[Excerpts of spatial question data]
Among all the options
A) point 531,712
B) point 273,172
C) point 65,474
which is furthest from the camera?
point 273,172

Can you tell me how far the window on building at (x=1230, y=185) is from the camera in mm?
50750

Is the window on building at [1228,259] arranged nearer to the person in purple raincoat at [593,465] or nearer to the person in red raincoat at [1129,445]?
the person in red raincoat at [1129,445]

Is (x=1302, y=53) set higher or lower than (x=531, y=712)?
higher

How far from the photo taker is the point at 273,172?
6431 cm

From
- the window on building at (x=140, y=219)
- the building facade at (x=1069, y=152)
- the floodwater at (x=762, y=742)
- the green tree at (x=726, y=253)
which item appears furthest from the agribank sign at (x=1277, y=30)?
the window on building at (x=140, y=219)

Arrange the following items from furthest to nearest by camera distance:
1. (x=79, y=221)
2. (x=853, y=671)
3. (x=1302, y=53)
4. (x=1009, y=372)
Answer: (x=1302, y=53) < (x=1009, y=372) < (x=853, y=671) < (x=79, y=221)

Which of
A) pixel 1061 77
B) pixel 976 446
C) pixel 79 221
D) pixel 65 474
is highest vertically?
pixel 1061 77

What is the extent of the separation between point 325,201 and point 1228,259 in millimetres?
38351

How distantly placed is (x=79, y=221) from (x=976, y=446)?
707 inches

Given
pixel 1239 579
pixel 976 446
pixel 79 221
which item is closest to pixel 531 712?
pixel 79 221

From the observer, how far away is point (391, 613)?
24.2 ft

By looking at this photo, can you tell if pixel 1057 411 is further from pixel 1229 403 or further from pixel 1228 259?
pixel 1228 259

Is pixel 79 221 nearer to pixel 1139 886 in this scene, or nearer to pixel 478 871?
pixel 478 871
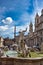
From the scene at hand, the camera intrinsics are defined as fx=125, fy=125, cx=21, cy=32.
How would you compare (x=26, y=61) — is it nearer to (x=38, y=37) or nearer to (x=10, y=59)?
(x=10, y=59)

Set exercise: Revise the material by changing every "furthest" to "farthest" and keeping everything else the same. Leave the pictures out.

Written answer:
Among all the options
A) point 531,712
B) point 273,172
C) point 65,474
which is farthest from the camera?
point 273,172

Can you tell me how far the window on building at (x=1230, y=185) is from the camera in mm?
50750

Is the window on building at [1228,259] arranged nearer to the person in purple raincoat at [593,465] or nearer to the person in red raincoat at [1129,445]?
the person in red raincoat at [1129,445]

Is (x=1302, y=53) set higher or lower than (x=531, y=712)?
higher

How far from the photo taker is the point at 273,172?
6431 cm

From
- the window on building at (x=140, y=219)
- the building facade at (x=1069, y=152)
- the floodwater at (x=762, y=742)
- the green tree at (x=726, y=253)
which item appears farthest from the agribank sign at (x=1277, y=30)?
the window on building at (x=140, y=219)

Arrange the following items from farthest to nearest by camera distance:
1. (x=79, y=221)
2. (x=853, y=671)
3. (x=1302, y=53)
4. (x=1009, y=372)
Answer: (x=1302, y=53) < (x=1009, y=372) < (x=853, y=671) < (x=79, y=221)

Which of
A) pixel 1061 77
B) pixel 976 446
C) pixel 79 221
D) pixel 65 474
is highest vertically?
pixel 1061 77

What is the extent of the separation between point 325,201 and point 1228,259 in millimetres?
38351

How distantly placed is (x=79, y=221) from (x=976, y=446)?
707 inches

Given
pixel 1239 579
pixel 976 446
pixel 79 221
which item is closest to pixel 531 712?
pixel 79 221

From the observer, how far away is point (391, 613)?
24.2 ft

By looking at this photo, can you tell if pixel 1057 411 is further from pixel 1229 403 or further from pixel 1228 259?
pixel 1228 259

Is pixel 79 221 nearer to pixel 1139 886 in this scene, or nearer to pixel 478 871?
pixel 478 871
From the scene at hand, the camera intrinsics are defined as fx=125, fy=125, cx=21, cy=32.
How would you compare (x=26, y=61) — is it nearer to (x=38, y=37) or nearer to (x=10, y=59)?
(x=10, y=59)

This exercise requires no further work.